# [Lines of data]
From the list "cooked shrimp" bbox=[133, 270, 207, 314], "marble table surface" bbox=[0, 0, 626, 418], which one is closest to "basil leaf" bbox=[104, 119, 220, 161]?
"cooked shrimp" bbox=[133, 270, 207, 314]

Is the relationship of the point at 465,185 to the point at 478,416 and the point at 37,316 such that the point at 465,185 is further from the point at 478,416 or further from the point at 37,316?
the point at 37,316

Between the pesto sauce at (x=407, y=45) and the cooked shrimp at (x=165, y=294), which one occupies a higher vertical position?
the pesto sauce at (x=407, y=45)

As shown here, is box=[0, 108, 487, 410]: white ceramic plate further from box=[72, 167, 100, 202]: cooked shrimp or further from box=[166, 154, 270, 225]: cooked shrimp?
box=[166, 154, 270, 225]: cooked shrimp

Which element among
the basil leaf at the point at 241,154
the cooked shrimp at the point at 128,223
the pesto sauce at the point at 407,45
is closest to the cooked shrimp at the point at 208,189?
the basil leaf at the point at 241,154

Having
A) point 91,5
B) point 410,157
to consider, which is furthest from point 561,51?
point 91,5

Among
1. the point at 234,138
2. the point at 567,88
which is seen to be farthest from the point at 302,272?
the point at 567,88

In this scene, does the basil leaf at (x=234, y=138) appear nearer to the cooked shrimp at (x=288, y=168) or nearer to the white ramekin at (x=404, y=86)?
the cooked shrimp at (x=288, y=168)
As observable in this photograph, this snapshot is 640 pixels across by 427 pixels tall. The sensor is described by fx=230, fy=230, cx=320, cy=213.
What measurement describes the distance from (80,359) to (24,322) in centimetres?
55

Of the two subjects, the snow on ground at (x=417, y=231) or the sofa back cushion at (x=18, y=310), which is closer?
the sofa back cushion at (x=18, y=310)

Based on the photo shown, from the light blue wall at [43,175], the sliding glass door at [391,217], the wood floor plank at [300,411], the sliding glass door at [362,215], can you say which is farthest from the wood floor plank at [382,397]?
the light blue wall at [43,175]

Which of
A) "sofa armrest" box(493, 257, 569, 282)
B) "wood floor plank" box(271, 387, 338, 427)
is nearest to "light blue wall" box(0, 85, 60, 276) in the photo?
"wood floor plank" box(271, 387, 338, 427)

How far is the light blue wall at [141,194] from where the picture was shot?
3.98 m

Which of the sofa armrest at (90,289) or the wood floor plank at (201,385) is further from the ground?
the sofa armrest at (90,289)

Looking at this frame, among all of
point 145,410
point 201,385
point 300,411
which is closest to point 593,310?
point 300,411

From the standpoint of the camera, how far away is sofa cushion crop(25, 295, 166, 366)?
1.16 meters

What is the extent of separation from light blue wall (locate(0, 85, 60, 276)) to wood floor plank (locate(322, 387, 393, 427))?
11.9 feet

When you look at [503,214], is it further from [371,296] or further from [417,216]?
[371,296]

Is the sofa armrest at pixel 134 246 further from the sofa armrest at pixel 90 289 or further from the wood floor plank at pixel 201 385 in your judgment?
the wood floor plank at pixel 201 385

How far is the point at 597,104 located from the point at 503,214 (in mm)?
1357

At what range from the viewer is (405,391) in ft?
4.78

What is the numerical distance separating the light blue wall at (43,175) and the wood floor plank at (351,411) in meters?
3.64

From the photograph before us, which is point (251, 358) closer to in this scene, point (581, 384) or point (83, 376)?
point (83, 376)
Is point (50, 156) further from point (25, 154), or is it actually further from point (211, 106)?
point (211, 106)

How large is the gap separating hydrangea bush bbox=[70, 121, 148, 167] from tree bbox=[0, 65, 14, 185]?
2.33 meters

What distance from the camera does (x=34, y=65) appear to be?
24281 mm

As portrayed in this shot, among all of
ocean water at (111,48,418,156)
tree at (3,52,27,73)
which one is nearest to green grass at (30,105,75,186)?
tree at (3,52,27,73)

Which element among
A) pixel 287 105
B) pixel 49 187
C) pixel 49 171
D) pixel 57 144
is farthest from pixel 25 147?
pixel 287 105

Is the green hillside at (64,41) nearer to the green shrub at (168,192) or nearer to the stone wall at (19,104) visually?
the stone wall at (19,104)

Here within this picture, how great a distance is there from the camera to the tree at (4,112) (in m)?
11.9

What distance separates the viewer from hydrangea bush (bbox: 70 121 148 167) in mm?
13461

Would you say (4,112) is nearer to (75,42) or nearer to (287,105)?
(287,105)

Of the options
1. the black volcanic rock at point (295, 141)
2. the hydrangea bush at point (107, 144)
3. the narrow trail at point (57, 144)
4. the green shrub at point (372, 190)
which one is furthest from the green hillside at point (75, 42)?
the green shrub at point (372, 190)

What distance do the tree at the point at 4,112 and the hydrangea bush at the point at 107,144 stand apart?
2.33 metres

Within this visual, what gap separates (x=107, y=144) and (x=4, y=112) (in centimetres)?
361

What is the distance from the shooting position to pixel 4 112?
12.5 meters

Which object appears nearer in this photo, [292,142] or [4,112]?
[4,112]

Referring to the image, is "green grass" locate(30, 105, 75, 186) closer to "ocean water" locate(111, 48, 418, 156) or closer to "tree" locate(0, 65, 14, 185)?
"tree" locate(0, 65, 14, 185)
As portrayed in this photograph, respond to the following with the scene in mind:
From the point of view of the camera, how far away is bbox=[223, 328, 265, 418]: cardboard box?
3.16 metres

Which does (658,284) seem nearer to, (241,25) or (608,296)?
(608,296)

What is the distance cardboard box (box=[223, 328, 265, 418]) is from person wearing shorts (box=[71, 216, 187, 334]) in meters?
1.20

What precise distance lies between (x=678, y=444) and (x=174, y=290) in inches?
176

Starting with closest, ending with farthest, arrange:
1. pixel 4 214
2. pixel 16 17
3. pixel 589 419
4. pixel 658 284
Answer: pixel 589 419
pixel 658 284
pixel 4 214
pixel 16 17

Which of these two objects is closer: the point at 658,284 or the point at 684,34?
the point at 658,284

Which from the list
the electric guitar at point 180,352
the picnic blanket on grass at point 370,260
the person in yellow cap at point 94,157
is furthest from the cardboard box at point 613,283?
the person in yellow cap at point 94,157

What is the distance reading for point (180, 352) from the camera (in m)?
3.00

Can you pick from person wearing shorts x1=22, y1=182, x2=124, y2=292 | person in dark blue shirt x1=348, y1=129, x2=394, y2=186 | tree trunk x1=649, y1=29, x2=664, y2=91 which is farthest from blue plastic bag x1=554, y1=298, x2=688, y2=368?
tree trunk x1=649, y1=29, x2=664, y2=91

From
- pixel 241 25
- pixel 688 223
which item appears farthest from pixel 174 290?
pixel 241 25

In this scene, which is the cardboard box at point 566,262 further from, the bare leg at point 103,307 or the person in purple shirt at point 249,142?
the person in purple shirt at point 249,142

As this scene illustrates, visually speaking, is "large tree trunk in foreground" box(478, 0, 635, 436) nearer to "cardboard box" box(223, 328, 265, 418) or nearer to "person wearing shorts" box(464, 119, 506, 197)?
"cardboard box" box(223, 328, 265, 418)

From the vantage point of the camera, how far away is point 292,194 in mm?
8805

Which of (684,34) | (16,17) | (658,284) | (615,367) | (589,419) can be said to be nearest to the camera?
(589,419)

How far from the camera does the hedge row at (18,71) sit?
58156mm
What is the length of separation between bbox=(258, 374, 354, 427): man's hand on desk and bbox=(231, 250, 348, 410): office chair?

# [Exercise details]
Repeat word for word the lines running from the line containing "What is the distance reading" to the end of the entries above, inclusive.

# [Task result]
What is the distance reading for point (180, 352) from the camera (in m)?
3.00

Can you pick from person wearing shorts x1=22, y1=182, x2=124, y2=292 | person in dark blue shirt x1=348, y1=129, x2=394, y2=186 | tree trunk x1=649, y1=29, x2=664, y2=91 which is farthest from blue plastic bag x1=554, y1=298, x2=688, y2=368?
tree trunk x1=649, y1=29, x2=664, y2=91

From
- pixel 241 25
- pixel 688 223
which item appears farthest from pixel 174 290?
pixel 241 25

In this scene, which is the cardboard box at point 566,262 further from, the bare leg at point 103,307 or the person in purple shirt at point 249,142?
the person in purple shirt at point 249,142

As this scene illustrates, visually speaking, is "large tree trunk in foreground" box(478, 0, 635, 436) nearer to "cardboard box" box(223, 328, 265, 418) or nearer to "person wearing shorts" box(464, 119, 506, 197)?
"cardboard box" box(223, 328, 265, 418)

From the vantage point of the camera, how far away is point 292,194 in mm?
8805

Which of (684,34) | (16,17) | (658,284) | (615,367) | (589,419) can be said to be nearest to the camera?
(589,419)

How far from the camera does the hedge row at (18,71) sit?
58156mm
What is the length of separation between bbox=(258, 374, 354, 427): man's hand on desk and bbox=(231, 250, 348, 410): office chair?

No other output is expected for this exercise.